→ **Record set**:
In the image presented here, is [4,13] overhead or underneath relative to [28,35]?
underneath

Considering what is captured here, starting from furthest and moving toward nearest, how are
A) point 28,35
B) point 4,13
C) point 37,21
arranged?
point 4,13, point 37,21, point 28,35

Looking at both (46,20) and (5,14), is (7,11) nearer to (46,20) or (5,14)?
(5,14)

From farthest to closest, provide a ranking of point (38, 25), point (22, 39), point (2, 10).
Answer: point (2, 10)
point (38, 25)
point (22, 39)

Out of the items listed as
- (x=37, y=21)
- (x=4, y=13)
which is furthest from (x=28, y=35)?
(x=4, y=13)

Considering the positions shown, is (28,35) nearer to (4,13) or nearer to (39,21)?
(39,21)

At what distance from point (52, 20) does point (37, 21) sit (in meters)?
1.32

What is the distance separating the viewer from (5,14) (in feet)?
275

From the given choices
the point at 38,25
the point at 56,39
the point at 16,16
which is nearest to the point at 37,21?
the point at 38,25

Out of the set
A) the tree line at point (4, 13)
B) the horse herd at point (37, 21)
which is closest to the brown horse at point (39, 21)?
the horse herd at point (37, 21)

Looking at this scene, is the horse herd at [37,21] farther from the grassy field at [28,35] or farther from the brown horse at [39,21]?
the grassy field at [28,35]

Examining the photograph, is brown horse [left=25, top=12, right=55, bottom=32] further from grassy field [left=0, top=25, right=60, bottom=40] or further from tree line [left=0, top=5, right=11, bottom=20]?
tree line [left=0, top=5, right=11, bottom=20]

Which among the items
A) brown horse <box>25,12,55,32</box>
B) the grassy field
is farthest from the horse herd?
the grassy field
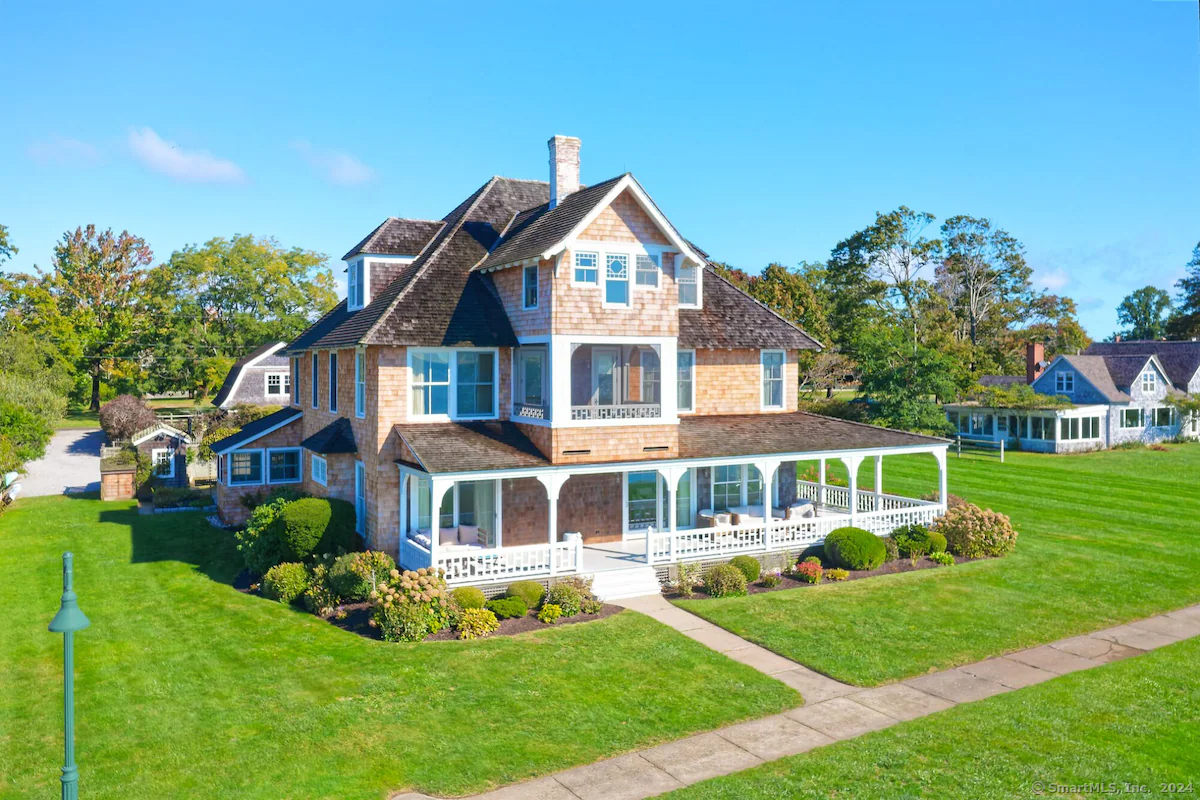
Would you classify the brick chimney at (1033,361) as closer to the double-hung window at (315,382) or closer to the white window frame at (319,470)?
the double-hung window at (315,382)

→ **The request**: Copy out all of the records above word for word, leaving out the pictures.

→ **Answer below**:
In the image presented here, is [4,13] overhead or underneath relative to [28,35]?
underneath

Considering what is captured here, starting from furthest and moving toward nearest, how are
A) point 28,35
B) point 4,13
C) point 37,21
arranged?
point 4,13, point 37,21, point 28,35

Looking at both (46,20) and (5,14), is (7,11) nearer to (46,20) or (5,14)?
(5,14)

From farthest to closest, provide a ranking of point (38, 25), point (22, 39), point (2, 10).
Answer: point (2, 10)
point (38, 25)
point (22, 39)

Out of the items listed as
- (x=37, y=21)
- (x=4, y=13)
which is furthest from (x=28, y=35)?
(x=4, y=13)

Considering the positions shown, is (28,35) nearer to (4,13) or nearer to (39,21)?
(39,21)

At what distance from point (52, 20) does point (37, 21) sit (in meters)?
1.32

What is the distance separating the viewer from (5,14) (in feet)?
275

From the given choices
the point at 38,25
the point at 56,39
the point at 16,16
which is nearest to the point at 37,21?
the point at 38,25

Out of the set
A) the tree line at point (4, 13)
B) the horse herd at point (37, 21)
which is closest to the brown horse at point (39, 21)?
the horse herd at point (37, 21)

Looking at this scene, is the horse herd at [37,21] farther from the grassy field at [28,35] or farther from the brown horse at [39,21]?
the grassy field at [28,35]

Examining the photograph, is brown horse [left=25, top=12, right=55, bottom=32] further from grassy field [left=0, top=25, right=60, bottom=40] or further from tree line [left=0, top=5, right=11, bottom=20]?
tree line [left=0, top=5, right=11, bottom=20]

Which among the items
A) brown horse <box>25,12,55,32</box>
B) the grassy field
is farthest from the horse herd?
the grassy field
Would you classify the brick chimney at (1033,361) as closer to the double-hung window at (315,382) or closer to the white window frame at (319,470)?
the double-hung window at (315,382)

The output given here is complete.